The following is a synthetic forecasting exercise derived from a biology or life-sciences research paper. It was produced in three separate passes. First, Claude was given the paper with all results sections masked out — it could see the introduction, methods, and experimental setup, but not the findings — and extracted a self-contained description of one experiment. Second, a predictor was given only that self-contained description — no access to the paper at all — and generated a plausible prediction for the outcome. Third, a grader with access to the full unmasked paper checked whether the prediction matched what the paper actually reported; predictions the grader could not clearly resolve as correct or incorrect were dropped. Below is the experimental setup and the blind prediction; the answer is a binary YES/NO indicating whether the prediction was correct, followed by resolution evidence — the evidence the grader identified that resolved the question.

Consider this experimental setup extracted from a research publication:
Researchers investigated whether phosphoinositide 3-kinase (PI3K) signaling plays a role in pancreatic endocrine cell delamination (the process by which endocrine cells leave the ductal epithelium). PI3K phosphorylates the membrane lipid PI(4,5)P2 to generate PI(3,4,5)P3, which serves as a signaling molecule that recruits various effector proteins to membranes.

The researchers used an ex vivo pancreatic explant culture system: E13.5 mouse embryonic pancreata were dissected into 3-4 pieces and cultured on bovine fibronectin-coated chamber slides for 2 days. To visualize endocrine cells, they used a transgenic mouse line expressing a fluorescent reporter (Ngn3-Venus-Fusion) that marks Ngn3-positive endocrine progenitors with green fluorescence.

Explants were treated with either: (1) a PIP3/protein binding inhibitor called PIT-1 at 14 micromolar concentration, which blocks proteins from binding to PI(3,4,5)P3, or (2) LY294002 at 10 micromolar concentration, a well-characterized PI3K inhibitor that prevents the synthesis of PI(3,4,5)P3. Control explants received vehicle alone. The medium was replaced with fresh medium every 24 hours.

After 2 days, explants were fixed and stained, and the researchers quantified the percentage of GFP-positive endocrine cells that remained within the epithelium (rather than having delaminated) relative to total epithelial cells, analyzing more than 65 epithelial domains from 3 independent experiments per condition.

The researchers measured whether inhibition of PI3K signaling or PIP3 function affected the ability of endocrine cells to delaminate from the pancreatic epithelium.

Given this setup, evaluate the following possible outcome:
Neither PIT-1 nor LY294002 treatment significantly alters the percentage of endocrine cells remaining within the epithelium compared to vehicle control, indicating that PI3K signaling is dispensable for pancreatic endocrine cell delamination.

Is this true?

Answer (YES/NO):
------------------------------
• WHAT IS BEING ASKED
Everything in the listing above should be repeated exactly.

• ANSWER TO THE EXERCISE
The following is a synthetic forecasting exercise derived from a biology or life-sciences research paper. It was produced in three separate passes. First, Claude was given the paper with all results sections masked out — it could see the introduction, methods, and experimental setup, but not the findings — and extracted a self-contained description of one experiment. Second, a predictor was given only that self-contained description — no access to the paper at all — and generated a plausible prediction for the outcome. Third, a grader with access to the full unmasked paper checked whether the prediction matched what the paper actually reported; predictions the grader could not clearly resolve as correct or incorrect were dropped. Below is the experimental setup and the blind prediction; the answer is a binary YES/NO indicating whether the prediction was correct, followed by resolution evidence — the evidence the grader identified that resolved the question.

Consider this experimental setup extracted from a research publication:
Researchers investigated whether phosphoinositide 3-kinase (PI3K) signaling plays a role in pancreatic endocrine cell delamination (the process by which endocrine cells leave the ductal epithelium). PI3K phosphorylates the membrane lipid PI(4,5)P2 to generate PI(3,4,5)P3, which serves as a signaling molecule that recruits various effector proteins to membranes.

The researchers used an ex vivo pancreatic explant culture system: E13.5 mouse embryonic pancreata were dissected into 3-4 pieces and cultured on bovine fibronectin-coated chamber slides for 2 days. To visualize endocrine cells, they used a transgenic mouse line expressing a fluorescent reporter (Ngn3-Venus-Fusion) that marks Ngn3-positive endocrine progenitors with green fluorescence.

Explants were treated with either: (1) a PIP3/protein binding inhibitor called PIT-1 at 14 micromolar concentration, which blocks proteins from binding to PI(3,4,5)P3, or (2) LY294002 at 10 micromolar concentration, a well-characterized PI3K inhibitor that prevents the synthesis of PI(3,4,5)P3. Control explants received vehicle alone. The medium was replaced with fresh medium every 24 hours.

After 2 days, explants were fixed and stained, and the researchers quantified the percentage of GFP-positive endocrine cells that remained within the epithelium (rather than having delaminated) relative to total epithelial cells, analyzing more than 65 epithelial domains from 3 independent experiments per condition.

The researchers measured whether inhibition of PI3K signaling or PIP3 function affected the ability of endocrine cells to delaminate from the pancreatic epithelium.

Given this setup, evaluate the following possible outcome:
Neither PIT-1 nor LY294002 treatment significantly alters the percentage of endocrine cells remaining within the epithelium compared to vehicle control, indicating that PI3K signaling is dispensable for pancreatic endocrine cell delamination.

Is this true?

Answer (YES/NO):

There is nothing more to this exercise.